“Yaa I Get It,” the lead single for TSOL, finds Shadrach Kabango asking his listeners to forgive him for rapping about rap because the “the only thing he loves more than rapping is napping.” While rhyming those words has been played out since Edgar Allan Poe did it in “The Raven,” the 29-year-old Ontario native’s third album – TSOL – is actually chock full of more clever couplets and rhymes than you could tweet in a year.

Okayplayer had the audacity to declare Kabango – who is better known as Shad – “a far better rapper than Kanye” after listening to his sophomore release, The Old Prince, and this 40-minute collection of well written, super-savvy rhymes is more than enough to prove he’s worth the hype.

The production completely abandons the “basement rapper” vibe his previous two efforts sometimes displayed, and songs like “We, Myself, & I” and “Yaa I Get It” find Shad spitting rhymes with more emotion than he ever has before. The Me & John-produced tracks are legitimate headbangers, and the latter recalls the angry energy of Jay-Z’s “99 Problems.”

“Rose Garden” updates the old, Joe South-penned, country standard, “I Didn’t Promise You a Rose Garden,” and finds Shad managing to name drop Abraham, Issac, Jack Bauer, Glenn Beck, Gandhi, and Adolf Hitler in the span of two verses. Even though hearing him manipulate the English language to rhyme “Jesus” with “hard boobs” on “Listen” is impressive, Shad is most powerful when he lets himself use his skill to reflect on the state of his world.

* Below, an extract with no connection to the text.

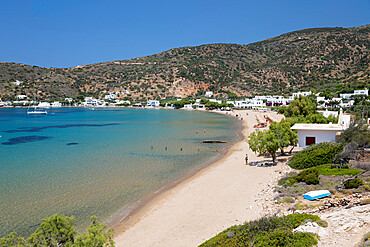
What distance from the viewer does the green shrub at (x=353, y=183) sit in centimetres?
1309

“At the Same Time” is the album’s most stripped down track, but the lone guitar line and minimal percussion serve the song’s vibe well. It opens with Shad pondering the fact that he hasn’t “laughed and cried at the same time/‘til I heard a church pray for the death of Obama/and wondered if they knew that they shared that prayer with Osama,” and the introspection found on the nearly five-minute track is a welcome foil to the seeming limitless amount of witty lines Shad has tucked away in his arsenal.

In fact the hardest thing about listening to 'TSOL'' is deciding which side of Shad you like best, and that happens to be a very good problem to have.